- _Görevin amacı_
TBMM Başkanı Cemil Çiçek'in milletvekili ödenekleri üzerine söylediklerini aktaran aşağıdaki haberi, son cümlesinin ardından gelecek bölümü yazarak sürdürün.

##### Sağlanan metin #####

TBMM Başkanı Cemil Çiçek, "Başbakan Erdoğan'ın 'yeni anayasanın Mart ayı sonuna kadar bitirilmesi'ne ilişkin sözlerine kırıldınız mı?" sorusuna "Bu kırılma, sevinme meselesi değil, gerçekler üzerine bir çalışmadır" dedi.
Çiçek, CNN Türk'te katıldığı programda, Hande Fırat'ın gündemdeki konulara ilişkin sorularını yanıtladı.
VEKİLLERE ÖDENEK
Milletvekillerine 25-40 bin lira arası ödenek verileceğine yönelik çıkan haberlerin sorulması üzerine Çiçek, dün toplanan Başkanlık Divanı'nın gündeminde ne böyle bir teklifin ne böyle bir gündem konusunun ne alınmış bir kararın ne de milletvekillerine bir kuruş dahi olsa bir maaş ya da ödenek söz konusu olduğunu bildirdi.
Çiçek, bu haberin eksik bilgiye dayandığını ifade ederek, "Kamuoyunun hassasiyetini biliyorum onun için bütün samimiyetimle ifade ediyorum ki böyle bir konu da çalışma da yok. Bu konuda Divan'ın yetkisi yok, bunlar anayasa ve yasa konularıdır" diye konuştu.
Çiçek, milletvekillerinin maaşlarından rahatsız olup olmadığına ilişkin soru üzerine, toplumda milletvekili söz konusu olduğunda olumsuz bakış açısı bulunduğunu kaydetti.
Çiçek, bu kanaatin oluşmasında birçok nedenin bulunduğunu, kendilerinin de sorumluluğu olduğunu, yanlış anlaşılmaların, popülist değerlendirmelerin olduğunu belirtti.
Çiçek, sözlerini şöyle sürdürdü: "Aldıkları para, sırf kendileriyle ilgili olsa bu maaş yeter de artar diyebiliriz. Bir milletvekilinin, sade vatandaşa nazaran giderleri var. Bunu söyleyince de yanlış anlam çıkıyor. Belli makam sahibi gelen misafirlerine çay ikram etse, yemek yedirse temsil gideri olur, bir yere gidecek olsa harcırah alır. Milletvekili olduğunuzda sade vatandaşlara, belli makamlara nazaran fazladan harcamalarınız olur.
Bugün valiler konakta oturur, kimsenin sesi çıkmaz, biz lojmandan çıktık, çok şükür o sıkıntıdan kurtulduk. Bugün 250 bin lojman var, müsteşar, daire başkanı, ötekisi berisi, lojmanda oturur. Buraya her gün 3-4 bin insan geliyor, en az 12 bin kişinin geldiği günler oluyor, 3-4 bin kişiye yemek çıkarıyoruz. Bunların önemli bir kısmı milletvekilinin cebinden çıkıyor. Seçime giriyor, harcama yapıyor, peşin harcıyor, sonradan alıyor. Bunları yan yana getirdiğinizde azdır çoktur, takdir meselesi."

##### Toplanan veriler #####

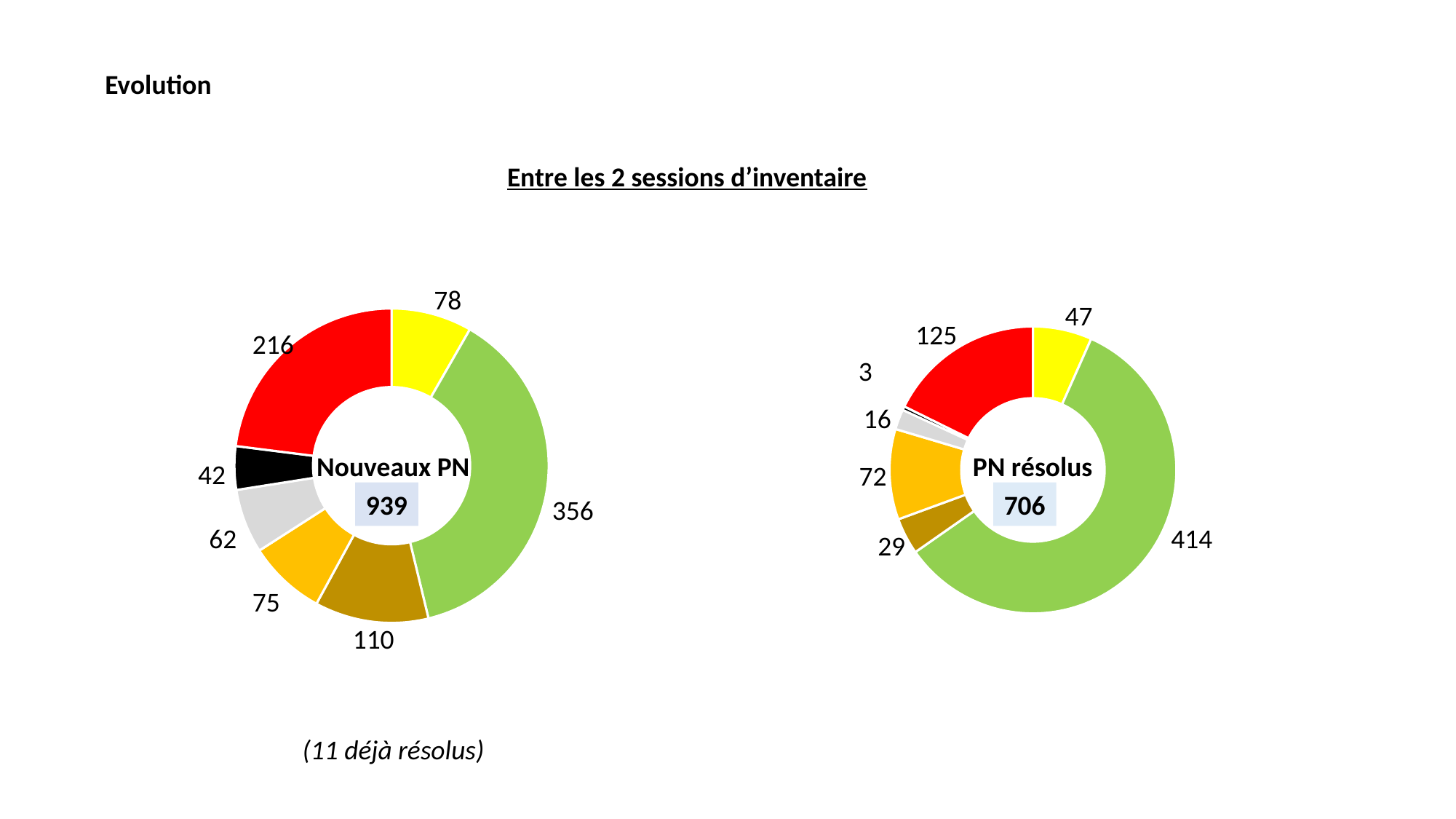
What is the title written above the two charts? Entre les 2 sessions d'inventaire How many slices does the "PN résolus" chart have? 7 What kind of chart is used for "Nouveaux PN"? doughnut (pie) chart In the "Nouveaux PN" chart, which slice has the largest value? the green slice (356) What total is printed in the centre of the "PN résolus" chart? 706 In the "PN résolus" chart, which slice has the smallest value? the black slice (3) In the "PN résolus" chart, what value is shown for the red slice? 125 In the "Nouveaux PN" chart, what value is shown for the green slice? 356 In the "Nouveaux PN" chart, what value is shown for the black slice? 42 What is the difference between the green slice values of the "PN résolus" chart (414) and the "Nouveaux PN" chart (356)? 58 In the "Nouveaux PN" chart, which is larger: the red slice or the yellow slice? the red slice (216) What is the total of all slices in the "Nouveaux PN" chart? 939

#####

- _Görev yanıtı_
YENİ ANAYASA
Çiçek'e, Başbakan Recep Tayyip Erdoğan'ın yeni anayasanın Mart ayı sonuna kadar bitirilmesine ilişkin sözleri de soruldu.
"Tarih söyledi, bundan kırıldınız mı?" sorusunu Çiçek, "Bu kırılma, sevinme meselesi değil, gerçekler üzerine bir çalışmadır" dedi.
Çiçek, Türkiye'nin yeni anayasaya ihtiyacı olduğunu, bu anayasayla Türkiye'nin bundan sonraki siyasi hayatına devam edemeyeceğini, her gün yeni bir anayasal sorunla karşı karşıya kalacağını, kaldığını söyledi.
Herkesin, idealindekine göre çözüm istediğini ancak anayasadaki hükümleri göz ardı ettiğini belirten Çiçek, Türkiye'nin yeni bir anayasaya ihtiyacı olduğunu 30 yıldır konuştuklarını, tüm partilerin bu konuda vaatleri bulunduğunu kaydetti.
Şimdi yaptıkları yol ve yöntemle yeni bir anayasa yapmaya çalıştıklarını dile getiren Çiçek, 19 Ekim'den bu yana bu çalışmayı aralıksız sürdürdüklerini, çok önemli çaba gösterildiğini, önemli mesafe alındığını anlattı.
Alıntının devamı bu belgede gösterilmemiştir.